The following properties can be specified in the payload:
`triggerScheduleDelaySeconds`::
This is the delay in seconds between two executions of a trigger. Every trigger is scheduled using Java's ScheduledThreadPoolExecutor with this delay. The default is `1` second.
`triggerCooldownPeriodSeconds`::
Solr pauses all other triggers for this cool down period after a trigger fires so that the system can stabilize before running triggers again. The default is `5` seconds.
`triggerCorePoolSize`::
The core pool size of the `ScheduledThreadPoolExecutor` used to schedule triggers. The default is `4` threads.

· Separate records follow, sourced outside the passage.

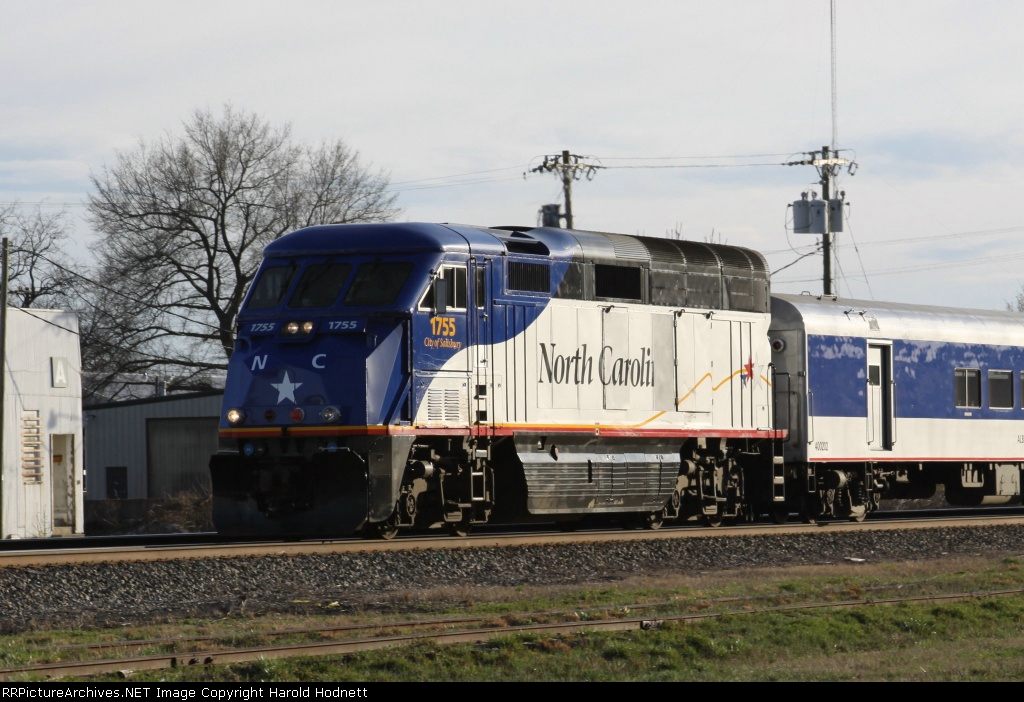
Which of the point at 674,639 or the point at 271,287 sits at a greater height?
the point at 271,287

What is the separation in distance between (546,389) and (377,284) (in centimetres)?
301

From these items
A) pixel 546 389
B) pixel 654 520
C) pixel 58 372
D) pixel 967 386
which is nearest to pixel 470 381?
pixel 546 389

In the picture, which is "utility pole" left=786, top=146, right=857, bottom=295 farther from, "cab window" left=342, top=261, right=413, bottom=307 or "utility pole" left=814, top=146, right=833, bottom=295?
"cab window" left=342, top=261, right=413, bottom=307

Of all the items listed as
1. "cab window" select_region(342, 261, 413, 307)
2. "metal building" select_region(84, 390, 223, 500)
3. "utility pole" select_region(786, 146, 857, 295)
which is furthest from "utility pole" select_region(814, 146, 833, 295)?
"cab window" select_region(342, 261, 413, 307)

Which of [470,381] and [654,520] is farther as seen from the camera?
[654,520]

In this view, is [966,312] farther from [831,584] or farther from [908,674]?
[908,674]

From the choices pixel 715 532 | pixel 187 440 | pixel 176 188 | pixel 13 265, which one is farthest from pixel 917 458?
pixel 13 265

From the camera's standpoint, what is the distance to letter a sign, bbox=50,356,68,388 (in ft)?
111

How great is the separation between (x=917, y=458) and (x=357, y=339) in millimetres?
12499

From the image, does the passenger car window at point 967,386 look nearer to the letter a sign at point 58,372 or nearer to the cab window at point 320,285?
the cab window at point 320,285

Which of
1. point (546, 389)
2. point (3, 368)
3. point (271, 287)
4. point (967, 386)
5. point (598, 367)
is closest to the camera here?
point (271, 287)

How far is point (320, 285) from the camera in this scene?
18281 mm

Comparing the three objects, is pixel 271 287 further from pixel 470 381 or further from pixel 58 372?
pixel 58 372

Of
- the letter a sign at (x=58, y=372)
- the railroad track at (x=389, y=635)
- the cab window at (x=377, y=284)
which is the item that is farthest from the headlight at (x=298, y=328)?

The command allows setting arbitrary properties in addition to the above properties. Such arbitrary properties can be useful in custom `TriggerAction` instances.

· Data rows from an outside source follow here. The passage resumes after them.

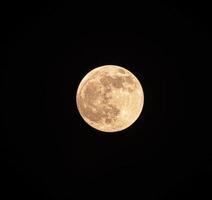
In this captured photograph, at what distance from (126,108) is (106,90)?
25.7 inches

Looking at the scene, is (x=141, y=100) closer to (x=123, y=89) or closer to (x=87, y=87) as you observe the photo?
(x=123, y=89)

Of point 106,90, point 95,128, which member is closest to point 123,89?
point 106,90

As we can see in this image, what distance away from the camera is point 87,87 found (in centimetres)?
798

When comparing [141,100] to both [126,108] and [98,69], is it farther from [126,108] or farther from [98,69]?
[98,69]

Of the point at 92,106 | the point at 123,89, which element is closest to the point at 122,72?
the point at 123,89

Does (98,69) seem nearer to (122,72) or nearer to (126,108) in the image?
(122,72)

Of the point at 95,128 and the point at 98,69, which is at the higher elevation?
the point at 98,69

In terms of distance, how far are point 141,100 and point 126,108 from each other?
499mm

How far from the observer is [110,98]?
7824mm

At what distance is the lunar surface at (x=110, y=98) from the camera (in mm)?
Answer: 7863

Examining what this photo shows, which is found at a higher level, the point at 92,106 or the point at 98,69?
the point at 98,69

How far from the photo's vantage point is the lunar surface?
786 centimetres

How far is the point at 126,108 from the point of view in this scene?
797 cm

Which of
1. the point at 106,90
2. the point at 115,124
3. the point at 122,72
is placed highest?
the point at 122,72
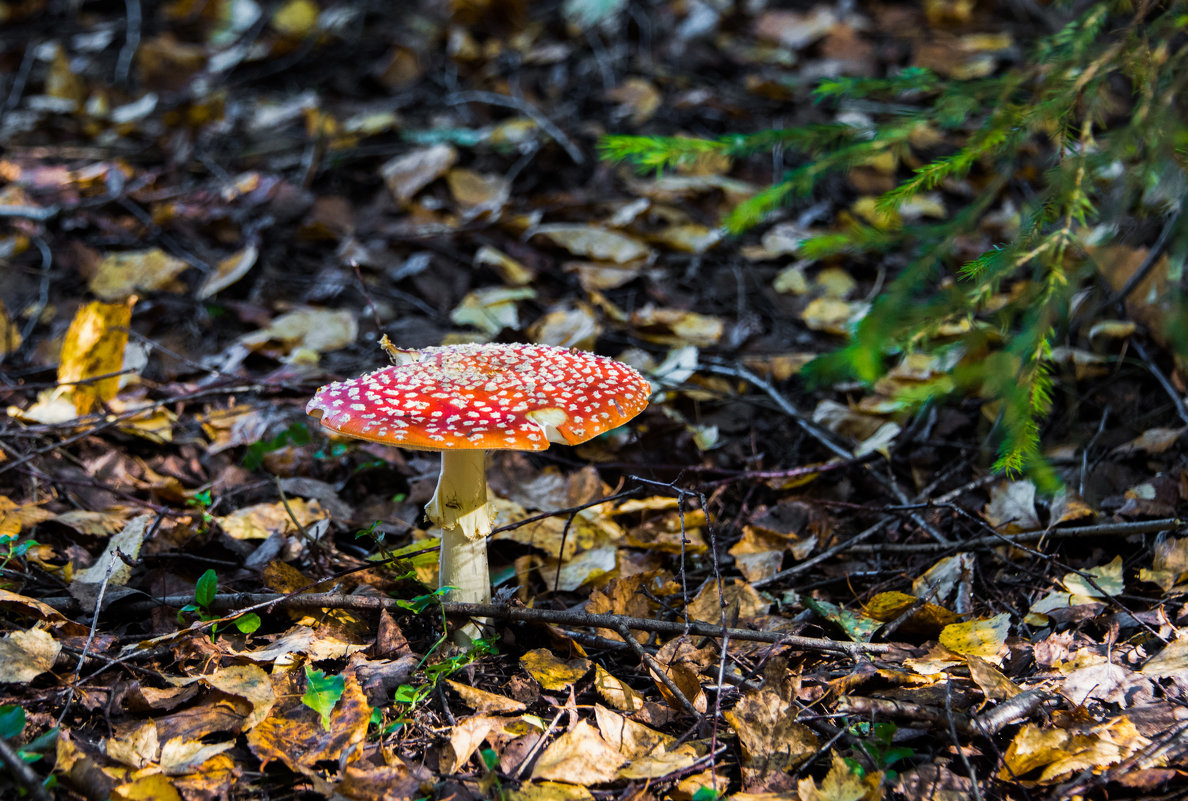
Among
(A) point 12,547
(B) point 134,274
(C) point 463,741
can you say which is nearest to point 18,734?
(A) point 12,547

.Change default `triggerScheduleDelaySeconds`
[source.json]
----
{
"set-properties": {
"triggerScheduleDelaySeconds": 8
}
}
----
The `set-properties` command replaces older values if present. So using `set-properties` to set the same value twice will overwrite the old value.
If a property is not specified then it retains the last set value or the default, if no change was made.
A changed value can be unset by using a null value.
.Revert changed value of `triggerScheduleDelaySeconds` to default
[source.json]
----
{
"set-properties": {
"triggerScheduleDelaySeconds": null
}
}
----
The changed values of these properties, if any, can be read using the Autoscaling <<Read API>> in the `properties` section.